According to Starke County IT Director Joe Short, repairing the damage that was done to the Sheriff’s Department’s radio tower is currently one of their top priorities, but they’re running into some complications. Short explained that the city of Knox has a restriction on the maximum height of a tower in a residential area, limiting the tower to a height of 100 feet.

Unfortunately, Short says their damaged tower, which now stands at a height of only 80 feet, needs to be completely replaced because no tower companies are willing to make repairs to a damaged tower.

“The reason it can’t be repaired as far as the current tower is that basically they look at that as one structural unit. So, once one part of that structural unit is damaged, no tower company will come in and do repairs to it,” Short said.

Short says he and EMA Director Ted Bombagetti will be meeting with several contacts to discuss the recommended height of the tower for optimal operation.
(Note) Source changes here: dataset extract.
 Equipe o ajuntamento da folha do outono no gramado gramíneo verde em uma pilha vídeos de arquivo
He says they are currently looking at a replacement tower 160 feet tall, but the current location at the Sheriff’s Department is not suitable because of the residential tower height restriction.
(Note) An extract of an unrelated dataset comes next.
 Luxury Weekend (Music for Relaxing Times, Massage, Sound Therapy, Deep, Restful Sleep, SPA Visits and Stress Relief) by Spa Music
Short explained that if the radio tower officials indicate that the tower needs to be over 100 feet tall, it’s not unlikely that the county would use a property outside of city limits to build the tower, along with the proposed new county jail facility, but the county may be able to use property within city limits if it can be rezoned. He says the two towers – the current tower at the Sheriff’s Department and the to-be-constructed new tower – would be connected using a remote link, which would require a direct line of sight.

Bombagetti and Short met with the tower experts yesterday and will discuss their findings with the Starke County Commissioners at their next meeting on Sept. 17.